(EXERCISE DATA begins)

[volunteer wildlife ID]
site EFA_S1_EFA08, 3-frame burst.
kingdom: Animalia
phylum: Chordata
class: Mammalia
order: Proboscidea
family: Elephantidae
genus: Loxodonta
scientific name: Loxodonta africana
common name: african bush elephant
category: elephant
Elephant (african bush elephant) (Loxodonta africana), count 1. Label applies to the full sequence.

(EXERCISE DATA ends)

• [EXERCISE] Copy all of the entries above exactly as shown.

• [ANSWER TO THIS EXERCISE]
[volunteer wildlife ID]
site EFA_S1_EFA08, 3-frame burst.
kingdom: Animalia
phylum: Chordata
class: Mammalia
order: Proboscidea
family: Elephantidae
genus: Loxodonta
scientific name: Loxodonta africana
common name: african bush elephant
category: elephant
Elephant (african bush elephant) (Loxodonta africana), count 1. Label applies to the full sequence.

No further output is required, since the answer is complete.